(Opdrachten):
A) Beantwoord deze vragen over de tekst over de ontrouwe pachters:
(i) Wat bracht de man om de wijngaard aan?
(ii) Met welk doel zond de eigenaar na verloop van tijd zijn knechten?
(iii) Wie zond de eigenaar ten einde raad?
B) Haal uit de tekst over de ontrouwe pachters letterlijk het stuk dat begint bij "Na verloop van" en eindigt bij "vermoordden ze zelfs.".
C) Zet de tekst over de ontrouwe pachters voort na de laatste zin.

(Tekstgedeelte):
Tenslotte zond Hij zijn Zoon
Ontrouwe pachters
Door beelden uit het dagelijkse leven van zijn tijd heeft Jezus Christus de Joden trachten duidelijk te maken hoe het er met hen voorstond. Op een keer vertelde Hij hun van een man die een wijngaard plantte, er een rotsmuur om aanbracht, er een persbak in uitgroef en een uitkijktoren er in oprichtte. Toen alles kant en klaar was verhuurde hij de wijngaard en ging hij naar het buitenland.
Na verloop van tijd zond hij zijn knechten om de opbrengst van de wijngaard in ontvangst te nemen. Wat deden echter de pachters? Ze sloegen de knechten de wijngaard uit, en sommigen vermoordden ze zelfs.
Nog eens probeerde de eigenaar zijn inkomsten binnen te krijgen, maar het lukte niet; alweer werden zijn knechten met schimpscheuten overladen en mishandeld. Ten einde raad zond de eigenaar dan zijn zoon met de gedachte: “Die zullen ze tenminste ontzien”. Toen de pachters echter de zoon zagen aankomen lachten ze helemaal in hun vuistje. Dat was de erfgenaam immers; welnu, als ze die doodsloegen hadden ze de mogelijkheid de hele erfenis in bezit te krijgen. Zo gedacht, zo gedaan.
Dan stopt de Here met vertellen en stelt de vraag:
“Wanneer nu de heer van de wijngaard komt, wat zal hij met die pachters doen?”

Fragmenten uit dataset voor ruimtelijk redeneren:

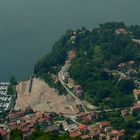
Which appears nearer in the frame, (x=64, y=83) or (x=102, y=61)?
(x=64, y=83)

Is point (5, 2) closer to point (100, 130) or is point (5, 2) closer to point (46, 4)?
point (46, 4)

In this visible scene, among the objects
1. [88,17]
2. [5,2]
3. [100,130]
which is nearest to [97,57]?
[100,130]

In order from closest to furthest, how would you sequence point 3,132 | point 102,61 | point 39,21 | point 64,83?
point 3,132
point 64,83
point 102,61
point 39,21

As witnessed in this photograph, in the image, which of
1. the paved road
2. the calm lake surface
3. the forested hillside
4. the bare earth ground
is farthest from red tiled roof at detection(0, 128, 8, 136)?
the calm lake surface

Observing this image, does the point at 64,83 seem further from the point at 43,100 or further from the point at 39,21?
the point at 39,21

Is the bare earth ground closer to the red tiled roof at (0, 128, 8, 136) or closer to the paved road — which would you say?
the paved road

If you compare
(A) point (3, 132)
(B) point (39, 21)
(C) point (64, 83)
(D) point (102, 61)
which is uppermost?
(B) point (39, 21)

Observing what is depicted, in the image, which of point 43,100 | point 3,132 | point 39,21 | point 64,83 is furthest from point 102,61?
point 39,21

(Antwoorden per opdracht):
A)
(i) Een rotsmuur.
(ii) Om de opbrengst van de wijngaard in ontvangst te nemen.
(iii) Zijn zoon.

B)
Na verloop van tijd zond hij zijn knechten om de opbrengst van de wijngaard in ontvangst te nemen. Wat deden echter de pachters? Ze sloegen de knechten de wijngaard uit, en sommigen vermoordden ze zelfs.

C)
De Joden hebben daarop hun antwoord direkt klaar; zonder mankeren zeggen ze:
“Hij zal ze een vreselijke dood doen sterven en de wijngaard aan betere pachters verhuren, die hem tenminste de opbrengst afleveren.”
Heil voor de heidenen
Met dat antwoord ondertekenden ze eigenlijk hun eigen vonnis. Hadden ze dan niet door dat de Heer met de wijngaard het land Palestina bedoelde, dat Hij als het ware aan Israël had verpacht? Ze hadden dat wel kunnen aanvoelen, want in de Psalmen en in het boek Jesaja werden Palestina en Israël dikwijls met een wijngaard vergeleken. Dat niet alleen, ook stond daar opgetekend dat Israël ontrouw was en slechte vruchten voor God voortbracht. En als het ging om het straffen van de schurkachtige pachters en het geven van de wijngaard aan anderen, hadden ze dan niet gelezen over de steen die door de tempelbouwers veracht was, die een, hoeksteen zou worden, door God zelf geplaatst? Dit houdt de Heer hen voor, en dan kondigt Hij hen zonder omwegen aan dat het heil hen ontnomen en anderen aangeboden zou worden. Israël zou over z’n eigen Messias struikelen en door Hem vermorzeld worden!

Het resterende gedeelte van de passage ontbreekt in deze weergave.